* [The task]: Repeat the material below with "cluster of houses" renamed to "group of buildings" and everything else unchanged. Leave out the pictures.

Recorded data:
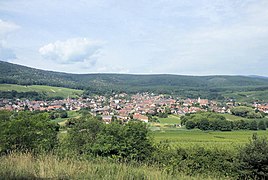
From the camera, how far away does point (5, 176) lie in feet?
11.0

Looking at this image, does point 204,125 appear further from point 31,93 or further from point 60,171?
point 31,93

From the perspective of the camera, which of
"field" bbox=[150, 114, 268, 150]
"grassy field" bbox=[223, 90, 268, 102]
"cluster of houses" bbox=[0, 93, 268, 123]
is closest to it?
"field" bbox=[150, 114, 268, 150]

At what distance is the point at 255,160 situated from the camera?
601 inches

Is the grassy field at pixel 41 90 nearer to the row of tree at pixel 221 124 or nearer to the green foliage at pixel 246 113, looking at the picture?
the row of tree at pixel 221 124

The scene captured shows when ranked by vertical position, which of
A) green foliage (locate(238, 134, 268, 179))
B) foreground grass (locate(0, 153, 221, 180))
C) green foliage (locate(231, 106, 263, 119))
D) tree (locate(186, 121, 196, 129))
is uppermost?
foreground grass (locate(0, 153, 221, 180))

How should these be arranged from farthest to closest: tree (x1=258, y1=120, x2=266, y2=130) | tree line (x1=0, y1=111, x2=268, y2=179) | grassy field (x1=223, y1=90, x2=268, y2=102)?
grassy field (x1=223, y1=90, x2=268, y2=102) → tree (x1=258, y1=120, x2=266, y2=130) → tree line (x1=0, y1=111, x2=268, y2=179)

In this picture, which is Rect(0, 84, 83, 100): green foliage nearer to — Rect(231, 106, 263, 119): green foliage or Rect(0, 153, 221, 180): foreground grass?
Rect(231, 106, 263, 119): green foliage

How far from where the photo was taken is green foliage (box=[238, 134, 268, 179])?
15133mm

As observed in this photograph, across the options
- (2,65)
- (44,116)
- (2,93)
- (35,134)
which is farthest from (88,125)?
(2,65)

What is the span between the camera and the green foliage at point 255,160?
1513 cm

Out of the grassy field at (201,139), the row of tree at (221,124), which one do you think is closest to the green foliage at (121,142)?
the grassy field at (201,139)

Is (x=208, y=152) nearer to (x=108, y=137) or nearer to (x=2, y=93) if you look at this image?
(x=108, y=137)

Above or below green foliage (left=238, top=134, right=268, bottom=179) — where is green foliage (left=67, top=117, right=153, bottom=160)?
above

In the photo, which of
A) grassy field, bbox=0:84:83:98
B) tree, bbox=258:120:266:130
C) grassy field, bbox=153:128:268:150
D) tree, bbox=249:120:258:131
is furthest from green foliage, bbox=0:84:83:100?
tree, bbox=258:120:266:130
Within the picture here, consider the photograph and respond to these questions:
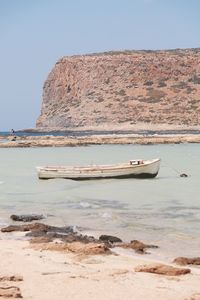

* [Exercise solution]:
From the camera, how far away does point (5, 176) lie in feet?
11.0

Looking at this image, does point 204,125 appear further from point 31,93 or further from point 60,171?
point 31,93

From the perspective of the camera, which of
"field" bbox=[150, 114, 268, 150]
"grassy field" bbox=[223, 90, 268, 102]
"group of buildings" bbox=[0, 93, 268, 123]
is closest to it?
"field" bbox=[150, 114, 268, 150]

At what distance is the point at 255,160 situated from the camera?
601 inches

Is the grassy field at pixel 41 90 nearer to the row of tree at pixel 221 124 or nearer to the green foliage at pixel 246 113, looking at the picture?
the row of tree at pixel 221 124

The scene captured shows when ranked by vertical position, which of
A) green foliage (locate(238, 134, 268, 179))
B) foreground grass (locate(0, 153, 221, 180))
C) green foliage (locate(231, 106, 263, 119))
D) tree (locate(186, 121, 196, 129))
is uppermost?
foreground grass (locate(0, 153, 221, 180))

How should these be arranged from farthest to closest: tree (x1=258, y1=120, x2=266, y2=130) | tree line (x1=0, y1=111, x2=268, y2=179) | grassy field (x1=223, y1=90, x2=268, y2=102)?
grassy field (x1=223, y1=90, x2=268, y2=102) → tree (x1=258, y1=120, x2=266, y2=130) → tree line (x1=0, y1=111, x2=268, y2=179)

In this picture, which is Rect(0, 84, 83, 100): green foliage nearer to — Rect(231, 106, 263, 119): green foliage or Rect(0, 153, 221, 180): foreground grass?
Rect(231, 106, 263, 119): green foliage

How far from where the photo was taken is green foliage (box=[238, 134, 268, 179])?
15133mm

As observed in this photograph, across the options
- (2,65)
- (44,116)
- (2,93)
- (35,134)
which is farthest from (88,125)?
(2,65)

What is the span between the camera and the green foliage at point 255,160?
1513 cm

Out of the grassy field at (201,139), the row of tree at (221,124), which one do you think is closest to the green foliage at (121,142)?
the grassy field at (201,139)

Is (x=208, y=152) nearer to (x=108, y=137) or nearer to (x=2, y=93) if you look at this image?
(x=108, y=137)

Above or below green foliage (left=238, top=134, right=268, bottom=179) — where is green foliage (left=67, top=117, right=153, bottom=160)?
above

In the photo, which of
A) grassy field, bbox=0:84:83:98
B) tree, bbox=258:120:266:130
C) grassy field, bbox=153:128:268:150
D) tree, bbox=249:120:258:131
is furthest from green foliage, bbox=0:84:83:100?
tree, bbox=258:120:266:130
Within the picture here, consider the photograph and respond to these questions:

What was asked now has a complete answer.